Home > A Great Reckoning (Chief Inspector Armand Gamache #12)

A Great Reckoning (Chief Inspector Armand Gamache #12)
Author: Louise Penny


Armand Gamache sat in the little room and closed the dossier with care, squeezing it shut, trapping the words inside.

It was a thin file. Just a few pages. Like all the rest surrounding him on the old wooden floor of his study. And yet, not like all the rest.

He looked at the slender lives lying at his feet. Waiting for his decision on their fate.

He’d been at this for a while now. Reviewing the dossiers. Taking note of the tiny dots on the upper-right corner of the tabs. Red for rejected. Green for accepted.

He had not put those dots there. His predecessor had.

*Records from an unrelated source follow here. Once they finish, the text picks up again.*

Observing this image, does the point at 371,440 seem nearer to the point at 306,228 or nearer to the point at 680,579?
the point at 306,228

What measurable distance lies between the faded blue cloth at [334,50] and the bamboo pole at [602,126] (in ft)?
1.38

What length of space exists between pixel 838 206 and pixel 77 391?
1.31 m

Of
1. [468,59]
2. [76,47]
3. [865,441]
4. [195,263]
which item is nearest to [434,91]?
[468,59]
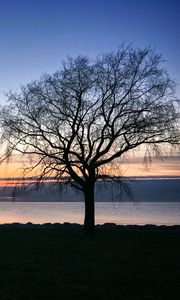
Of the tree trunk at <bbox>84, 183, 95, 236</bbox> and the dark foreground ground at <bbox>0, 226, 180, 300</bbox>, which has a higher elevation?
the tree trunk at <bbox>84, 183, 95, 236</bbox>

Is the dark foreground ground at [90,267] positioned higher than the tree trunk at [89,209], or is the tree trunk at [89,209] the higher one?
the tree trunk at [89,209]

Armand placed the file on the floor and leaned forward in his comfortable armchair, his elbows on his knees. His large hands together, fingers intertwined. He felt like a passenger on a transcontinental flight, staring down at fields below him. Some fertile, some fallow and ripe with potential. And some barren. The topsoil masking the rock beneath.

But which was which?

He’d read, and considered, and tried to drill down past the scant information. He wondered about these lives, and he wondered about the decisions of his predecessor.

For years, decades, as head of homicide for the Sûreté du Québec, his job had been to dig. To collect evidence. To review facts, and question feelings. To pursue and arrest. To use his judgment, but never to judge.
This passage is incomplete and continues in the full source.